Survey: Fraud Teams Grow Despite Universal AI Adoption
A 2026 report from SEON surveying over 1,000 global fraud and compliance leaders found that despite near-universal use of AI, fraud prevention teams are still growing in size. The data suggests that while AI is a critical tool, it is augmenting rather than replacing human expertise, leading to rising headcounts and bigger budgets to manage increasingly complex fraud vectors and fragmented systems.
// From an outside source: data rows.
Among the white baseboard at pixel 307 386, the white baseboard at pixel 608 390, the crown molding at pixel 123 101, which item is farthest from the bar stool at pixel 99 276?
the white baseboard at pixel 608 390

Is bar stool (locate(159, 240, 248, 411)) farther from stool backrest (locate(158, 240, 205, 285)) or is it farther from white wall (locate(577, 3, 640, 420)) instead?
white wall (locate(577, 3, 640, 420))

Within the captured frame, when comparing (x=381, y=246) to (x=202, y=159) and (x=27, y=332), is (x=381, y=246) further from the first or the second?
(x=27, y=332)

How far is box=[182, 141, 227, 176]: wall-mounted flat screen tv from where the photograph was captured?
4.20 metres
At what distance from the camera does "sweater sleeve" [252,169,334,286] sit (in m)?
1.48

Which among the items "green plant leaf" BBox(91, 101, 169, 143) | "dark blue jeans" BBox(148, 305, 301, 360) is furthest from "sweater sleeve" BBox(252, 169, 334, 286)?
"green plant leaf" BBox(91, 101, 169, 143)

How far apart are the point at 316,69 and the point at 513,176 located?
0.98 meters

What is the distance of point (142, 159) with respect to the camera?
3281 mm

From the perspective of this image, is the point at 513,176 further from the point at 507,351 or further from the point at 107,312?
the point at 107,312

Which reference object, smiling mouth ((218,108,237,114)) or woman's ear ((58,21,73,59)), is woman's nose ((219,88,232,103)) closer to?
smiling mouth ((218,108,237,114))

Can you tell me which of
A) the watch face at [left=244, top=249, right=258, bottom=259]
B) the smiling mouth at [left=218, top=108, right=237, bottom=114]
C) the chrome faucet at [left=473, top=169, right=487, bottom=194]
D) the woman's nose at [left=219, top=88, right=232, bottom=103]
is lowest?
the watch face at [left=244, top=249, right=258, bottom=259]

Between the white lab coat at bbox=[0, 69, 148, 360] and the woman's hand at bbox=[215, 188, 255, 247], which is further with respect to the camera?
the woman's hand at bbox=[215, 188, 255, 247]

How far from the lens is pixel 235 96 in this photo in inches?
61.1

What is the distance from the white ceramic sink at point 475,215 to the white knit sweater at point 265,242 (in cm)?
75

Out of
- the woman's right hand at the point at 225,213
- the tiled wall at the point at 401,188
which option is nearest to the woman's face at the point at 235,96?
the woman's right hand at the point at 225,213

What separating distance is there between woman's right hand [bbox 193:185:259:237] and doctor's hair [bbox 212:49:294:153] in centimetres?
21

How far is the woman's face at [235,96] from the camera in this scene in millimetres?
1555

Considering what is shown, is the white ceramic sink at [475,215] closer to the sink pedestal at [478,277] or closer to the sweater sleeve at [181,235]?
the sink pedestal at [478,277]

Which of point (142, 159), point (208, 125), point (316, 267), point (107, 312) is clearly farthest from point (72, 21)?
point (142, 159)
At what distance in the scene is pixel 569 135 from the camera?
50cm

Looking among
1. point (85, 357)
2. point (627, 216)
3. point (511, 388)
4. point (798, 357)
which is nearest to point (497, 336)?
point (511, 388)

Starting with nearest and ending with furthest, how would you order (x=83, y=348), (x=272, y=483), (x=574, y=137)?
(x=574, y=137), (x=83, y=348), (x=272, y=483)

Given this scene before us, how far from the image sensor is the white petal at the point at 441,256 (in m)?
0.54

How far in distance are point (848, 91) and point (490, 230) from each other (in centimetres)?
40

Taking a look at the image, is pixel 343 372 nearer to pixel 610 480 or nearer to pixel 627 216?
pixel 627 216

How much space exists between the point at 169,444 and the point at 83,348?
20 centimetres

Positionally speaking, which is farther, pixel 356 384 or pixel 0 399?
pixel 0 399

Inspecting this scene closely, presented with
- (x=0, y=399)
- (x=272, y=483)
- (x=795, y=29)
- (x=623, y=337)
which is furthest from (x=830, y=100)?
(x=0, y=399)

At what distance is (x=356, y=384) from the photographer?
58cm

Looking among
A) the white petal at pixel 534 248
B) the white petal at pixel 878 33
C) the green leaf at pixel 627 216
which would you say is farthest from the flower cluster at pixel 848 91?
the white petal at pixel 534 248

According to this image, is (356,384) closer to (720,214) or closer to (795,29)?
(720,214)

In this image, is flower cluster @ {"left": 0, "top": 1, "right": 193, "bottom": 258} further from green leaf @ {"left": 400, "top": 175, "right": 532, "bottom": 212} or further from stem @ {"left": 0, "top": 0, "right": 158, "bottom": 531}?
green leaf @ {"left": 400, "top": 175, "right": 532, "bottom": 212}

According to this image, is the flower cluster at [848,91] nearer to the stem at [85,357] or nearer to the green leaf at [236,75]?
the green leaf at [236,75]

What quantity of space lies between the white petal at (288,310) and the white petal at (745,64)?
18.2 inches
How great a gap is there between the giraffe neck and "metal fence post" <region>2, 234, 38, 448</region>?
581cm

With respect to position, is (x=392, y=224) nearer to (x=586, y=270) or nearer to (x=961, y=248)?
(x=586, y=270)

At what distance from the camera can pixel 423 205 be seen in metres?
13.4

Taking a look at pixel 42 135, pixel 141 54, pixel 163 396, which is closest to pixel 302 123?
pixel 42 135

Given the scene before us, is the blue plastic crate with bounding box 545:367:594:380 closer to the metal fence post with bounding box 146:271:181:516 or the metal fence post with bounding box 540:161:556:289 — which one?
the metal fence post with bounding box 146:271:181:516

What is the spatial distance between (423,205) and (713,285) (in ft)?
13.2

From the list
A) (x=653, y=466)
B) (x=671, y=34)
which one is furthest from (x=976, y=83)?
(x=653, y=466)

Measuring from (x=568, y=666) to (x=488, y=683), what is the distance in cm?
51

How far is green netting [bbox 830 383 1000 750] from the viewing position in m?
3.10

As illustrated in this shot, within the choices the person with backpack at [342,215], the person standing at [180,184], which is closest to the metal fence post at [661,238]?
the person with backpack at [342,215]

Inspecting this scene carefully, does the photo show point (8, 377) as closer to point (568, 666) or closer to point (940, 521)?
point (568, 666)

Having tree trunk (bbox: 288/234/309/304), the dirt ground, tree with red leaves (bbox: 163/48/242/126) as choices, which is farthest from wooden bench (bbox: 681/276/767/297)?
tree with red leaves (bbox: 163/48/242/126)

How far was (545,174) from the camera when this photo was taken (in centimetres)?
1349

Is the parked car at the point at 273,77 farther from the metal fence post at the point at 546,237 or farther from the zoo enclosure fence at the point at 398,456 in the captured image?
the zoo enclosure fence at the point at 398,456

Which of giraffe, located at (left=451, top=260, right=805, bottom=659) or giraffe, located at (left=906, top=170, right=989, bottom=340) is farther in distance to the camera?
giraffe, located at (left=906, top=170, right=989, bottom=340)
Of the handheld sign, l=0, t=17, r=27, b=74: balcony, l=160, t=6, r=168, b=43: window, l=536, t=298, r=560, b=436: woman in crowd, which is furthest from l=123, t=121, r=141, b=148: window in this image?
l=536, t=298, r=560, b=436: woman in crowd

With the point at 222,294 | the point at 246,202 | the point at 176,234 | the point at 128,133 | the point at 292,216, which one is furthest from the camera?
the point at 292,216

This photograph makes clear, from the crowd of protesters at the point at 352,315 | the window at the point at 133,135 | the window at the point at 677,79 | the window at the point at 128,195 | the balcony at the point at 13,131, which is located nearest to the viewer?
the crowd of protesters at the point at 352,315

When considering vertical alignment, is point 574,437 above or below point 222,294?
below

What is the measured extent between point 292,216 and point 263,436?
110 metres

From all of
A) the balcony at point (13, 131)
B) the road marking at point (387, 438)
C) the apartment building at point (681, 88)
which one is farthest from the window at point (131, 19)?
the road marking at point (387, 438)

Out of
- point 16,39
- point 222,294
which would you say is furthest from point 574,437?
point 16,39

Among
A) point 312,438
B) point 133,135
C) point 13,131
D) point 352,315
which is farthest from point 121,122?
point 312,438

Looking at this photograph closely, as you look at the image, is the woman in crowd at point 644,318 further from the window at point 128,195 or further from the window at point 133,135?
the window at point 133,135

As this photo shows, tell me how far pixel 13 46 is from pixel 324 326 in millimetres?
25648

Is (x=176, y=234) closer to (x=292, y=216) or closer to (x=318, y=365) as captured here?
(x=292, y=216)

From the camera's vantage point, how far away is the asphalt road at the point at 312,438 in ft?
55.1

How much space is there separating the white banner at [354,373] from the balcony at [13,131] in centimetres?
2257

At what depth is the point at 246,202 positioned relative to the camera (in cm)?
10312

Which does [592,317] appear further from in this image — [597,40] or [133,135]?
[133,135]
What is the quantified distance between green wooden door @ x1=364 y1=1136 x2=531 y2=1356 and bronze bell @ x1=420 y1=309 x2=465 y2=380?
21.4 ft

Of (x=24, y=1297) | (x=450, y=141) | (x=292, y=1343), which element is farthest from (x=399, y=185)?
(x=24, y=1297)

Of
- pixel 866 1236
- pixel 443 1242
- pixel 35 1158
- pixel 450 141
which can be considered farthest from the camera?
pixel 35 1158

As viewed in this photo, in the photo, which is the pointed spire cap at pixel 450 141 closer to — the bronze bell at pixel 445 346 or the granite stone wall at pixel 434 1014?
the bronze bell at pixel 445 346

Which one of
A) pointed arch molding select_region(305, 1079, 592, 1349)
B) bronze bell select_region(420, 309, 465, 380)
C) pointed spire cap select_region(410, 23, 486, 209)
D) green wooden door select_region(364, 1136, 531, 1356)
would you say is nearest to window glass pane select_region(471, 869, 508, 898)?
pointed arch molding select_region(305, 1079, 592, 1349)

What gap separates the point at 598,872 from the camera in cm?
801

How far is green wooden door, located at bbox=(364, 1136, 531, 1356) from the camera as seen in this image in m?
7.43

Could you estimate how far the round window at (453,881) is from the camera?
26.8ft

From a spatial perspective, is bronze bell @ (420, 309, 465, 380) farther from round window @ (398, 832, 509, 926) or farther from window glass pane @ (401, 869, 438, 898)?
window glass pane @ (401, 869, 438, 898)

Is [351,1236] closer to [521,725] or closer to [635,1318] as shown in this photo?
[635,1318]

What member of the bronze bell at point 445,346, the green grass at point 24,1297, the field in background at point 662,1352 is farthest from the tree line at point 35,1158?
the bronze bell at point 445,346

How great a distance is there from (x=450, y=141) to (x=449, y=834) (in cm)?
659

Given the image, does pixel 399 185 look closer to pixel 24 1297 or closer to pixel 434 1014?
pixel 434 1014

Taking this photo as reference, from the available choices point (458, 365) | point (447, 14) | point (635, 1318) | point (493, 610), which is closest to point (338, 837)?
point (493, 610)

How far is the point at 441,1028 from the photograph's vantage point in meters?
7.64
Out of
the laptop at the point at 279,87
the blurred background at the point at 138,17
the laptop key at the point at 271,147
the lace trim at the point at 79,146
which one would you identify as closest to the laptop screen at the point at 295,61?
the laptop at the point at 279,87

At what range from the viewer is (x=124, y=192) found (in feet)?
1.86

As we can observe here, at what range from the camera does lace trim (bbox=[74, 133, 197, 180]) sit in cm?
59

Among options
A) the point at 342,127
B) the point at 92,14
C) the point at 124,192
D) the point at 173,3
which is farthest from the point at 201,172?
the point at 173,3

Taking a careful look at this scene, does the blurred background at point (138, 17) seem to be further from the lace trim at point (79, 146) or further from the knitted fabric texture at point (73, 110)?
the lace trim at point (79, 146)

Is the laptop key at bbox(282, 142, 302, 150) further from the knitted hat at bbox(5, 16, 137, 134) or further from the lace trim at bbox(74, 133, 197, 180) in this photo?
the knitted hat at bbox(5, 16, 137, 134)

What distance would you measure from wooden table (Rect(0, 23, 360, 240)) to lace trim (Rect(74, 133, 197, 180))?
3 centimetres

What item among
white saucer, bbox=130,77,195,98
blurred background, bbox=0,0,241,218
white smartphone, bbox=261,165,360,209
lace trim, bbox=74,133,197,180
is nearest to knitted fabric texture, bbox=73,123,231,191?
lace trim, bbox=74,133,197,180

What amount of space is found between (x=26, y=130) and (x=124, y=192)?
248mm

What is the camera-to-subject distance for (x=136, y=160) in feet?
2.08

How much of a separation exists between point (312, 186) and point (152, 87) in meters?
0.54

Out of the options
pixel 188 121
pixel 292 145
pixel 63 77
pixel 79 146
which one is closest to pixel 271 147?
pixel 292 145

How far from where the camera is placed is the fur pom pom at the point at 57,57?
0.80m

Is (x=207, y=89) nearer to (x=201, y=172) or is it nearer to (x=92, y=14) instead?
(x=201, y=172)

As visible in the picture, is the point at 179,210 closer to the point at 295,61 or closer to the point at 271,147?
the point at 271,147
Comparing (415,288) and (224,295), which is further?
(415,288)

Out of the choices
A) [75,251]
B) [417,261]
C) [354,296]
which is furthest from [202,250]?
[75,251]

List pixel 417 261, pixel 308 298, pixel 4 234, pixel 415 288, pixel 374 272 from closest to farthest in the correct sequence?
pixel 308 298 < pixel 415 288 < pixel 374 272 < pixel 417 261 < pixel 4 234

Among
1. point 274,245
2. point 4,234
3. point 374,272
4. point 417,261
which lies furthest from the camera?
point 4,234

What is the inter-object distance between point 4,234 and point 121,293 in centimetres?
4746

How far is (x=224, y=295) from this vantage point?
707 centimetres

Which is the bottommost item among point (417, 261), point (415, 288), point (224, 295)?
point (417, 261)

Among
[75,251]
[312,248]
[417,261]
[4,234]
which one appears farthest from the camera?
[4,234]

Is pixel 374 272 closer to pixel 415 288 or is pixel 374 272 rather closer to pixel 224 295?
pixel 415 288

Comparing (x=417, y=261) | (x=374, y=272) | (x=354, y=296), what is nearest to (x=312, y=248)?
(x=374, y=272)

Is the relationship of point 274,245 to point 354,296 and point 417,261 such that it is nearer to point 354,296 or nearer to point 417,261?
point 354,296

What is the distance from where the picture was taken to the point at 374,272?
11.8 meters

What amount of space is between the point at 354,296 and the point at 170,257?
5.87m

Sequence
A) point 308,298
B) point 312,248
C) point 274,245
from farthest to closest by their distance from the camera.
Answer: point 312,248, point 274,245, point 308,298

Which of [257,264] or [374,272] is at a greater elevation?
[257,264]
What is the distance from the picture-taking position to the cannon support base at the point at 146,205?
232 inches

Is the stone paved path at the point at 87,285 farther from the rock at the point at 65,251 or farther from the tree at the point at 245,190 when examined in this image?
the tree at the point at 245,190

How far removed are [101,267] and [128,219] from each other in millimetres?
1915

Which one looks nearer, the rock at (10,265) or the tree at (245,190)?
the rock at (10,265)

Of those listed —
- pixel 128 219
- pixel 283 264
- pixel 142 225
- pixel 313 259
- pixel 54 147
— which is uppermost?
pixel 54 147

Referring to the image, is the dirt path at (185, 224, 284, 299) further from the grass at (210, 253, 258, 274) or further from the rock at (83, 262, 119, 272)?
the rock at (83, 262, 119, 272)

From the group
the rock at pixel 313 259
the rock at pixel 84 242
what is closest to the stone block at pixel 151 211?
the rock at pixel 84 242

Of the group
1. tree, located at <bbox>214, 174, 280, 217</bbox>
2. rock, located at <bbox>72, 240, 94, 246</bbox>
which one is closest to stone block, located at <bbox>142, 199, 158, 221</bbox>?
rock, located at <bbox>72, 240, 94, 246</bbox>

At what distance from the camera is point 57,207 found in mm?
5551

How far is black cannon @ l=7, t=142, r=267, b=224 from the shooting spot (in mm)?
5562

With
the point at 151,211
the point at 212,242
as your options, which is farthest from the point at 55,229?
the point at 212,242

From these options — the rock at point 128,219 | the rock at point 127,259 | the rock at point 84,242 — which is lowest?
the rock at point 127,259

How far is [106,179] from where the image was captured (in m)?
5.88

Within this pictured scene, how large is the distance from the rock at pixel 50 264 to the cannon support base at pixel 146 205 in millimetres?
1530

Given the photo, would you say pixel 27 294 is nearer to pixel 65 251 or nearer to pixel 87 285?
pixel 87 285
- A late 2025 TransUnion report highlights the growing financial imperative, finding that U.S. companies lost an average of 9.8% of their revenue to fraud over the past year, a 46% increase from 2024. - The complexity of threats has escalated with fraudsters using generative AI to create convincing deepfakes, voice clones, and phishing content, leading to a 1,210% rise in AI-driven attacks against major US companies last year. - A primary challenge hindering AI effectiveness is internal data infrastructure; 87% of banks cite fragmented data sources and the difficulty of integrating with legacy systems as their biggest hurdle to AI adoption. - Emerging agentic AI systems are shifting the paradigm from passive monitoring to autonomous investigation, with AI agents designed to independently follow leads, connect disparate data points, and make decisions on threats. - Regulatory pressure and the "black box" nature of some AI models are a key reason for human oversight, with 89% of banks prioritizing explainability and transparency in their AI systems to meet compliance and governance standards. - Venture capital is actively funding startups to address these evolving threats; recent examples include Resistant AI raising $25 million to combat generative AI-driven fraud and Resemble AI securing $13 million to detect deepfakes.